Une question d’engagement

Ashfaq Saleem Mirza says there are two major martyrs in South Asia, Bhagat Singh and Hassan Nasir. They gave their lives fighting against tyrannical rulers. “But their sacrifices could not bring any major changes in the socio-economic lives of the people of the subcontinent” (Suggestions for Discourse, p. 126).

Oh well. Relationship between individual actions and broader development is complex.

“Bahot mushkil hai dunya
ka sanwarna,
Teri zulfon ka pech-o-kham nahin hai.”

Still the individual’s action may have a logic in itself. It indicates the general direction of history.

“Jaanta hoon kay nasheman nahin baaqi sayyaad,
Phir bhi ek lutf khalish-e-hasrat-e-parvaaz mein hai.”

After all, there is something in what Sartre made a practical question with his concept of “engagement” or commitment. I cannot forget the crowd of young men and women visiting the house where Trotsky lived in Mexico and where he is buried. They could not possibly have witnessed the days of the Fourth International. But they still pay homage to the commitment of a man, hunted and hounded by a great power and a worldwide movement; and still hurling defiance at a ruler who termed himself a “genius revolutionary”, but set bands of assassins to kill that one man. Guevara’s tomb at Havana inspires the same respect.
Bhagat Singh, our benefactor, our “mohsin”, had not been given his due place in our history because we had a tendency to separate our struggle for independence from that of India and were not certain of Bhagat’s place in it. I think there is greater clarity of thought now and Bhagat is getting his due place.
Hassan Nasir’s struggle was for social emancipation and we were not entirely clear about its significance, because, as Ashfaq Mirza says: “In an underdeveloped country like Pakistan, where the literacy rate is less than 40 percent, most of the people are not aware of their ideological identity” (p. 145).
Any interpretation of the broad sweep of history is often distorted by the details. And there logic takes over to fill the gaps. Ancient Indians did not write history. Perhaps, they were right. Where time is circular, there is no need to chronicle the sequence of events. Therefore, the poor modern historians have to depend on ancient coins, study surviving buildings etc to guess what happened. But some things are just not known. There logic takes over.
If a prince conquered an area and began taxing the land instead of the produce of the land, the net result, over a period of 50 years or so, would be a higher rate of exploitation. The next step is a permanent rise in the general rate of exploitation. That would entail its own consequences. The volume of investible surplus goes down.

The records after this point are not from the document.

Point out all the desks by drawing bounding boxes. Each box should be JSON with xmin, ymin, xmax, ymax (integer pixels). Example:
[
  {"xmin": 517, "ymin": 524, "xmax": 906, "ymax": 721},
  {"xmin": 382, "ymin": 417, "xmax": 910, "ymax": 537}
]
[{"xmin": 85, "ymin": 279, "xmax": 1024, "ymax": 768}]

Foreign trade falls. Process of class differentiation slows down. The result can only be decline in the volume of tribute from the primary producer and the advent of military feudalism.
Here the narrative following the imposition of tax on land is driven mainly by logic to arrive at military feudalism.
I am not supporting Karl Popper’s critique of historicism. The question is not whether historicism “changes” anything. When Marx says, “philosophers have hitherto explained the world in various ways. The point, however, is to change it”, he only says that the knowledge of how the world works does not suffice. It must lead to action to solve the mankind’s problem. To compare that with a pure study of the laws of history is unscientific. Kant says: “But it is wisdom that has the merit of selecting, from among the innumerable problems which present themselves, those whose selection is important to mankind.” I think Marx is more precise, the mankind sets before itself only those problems which it can solve.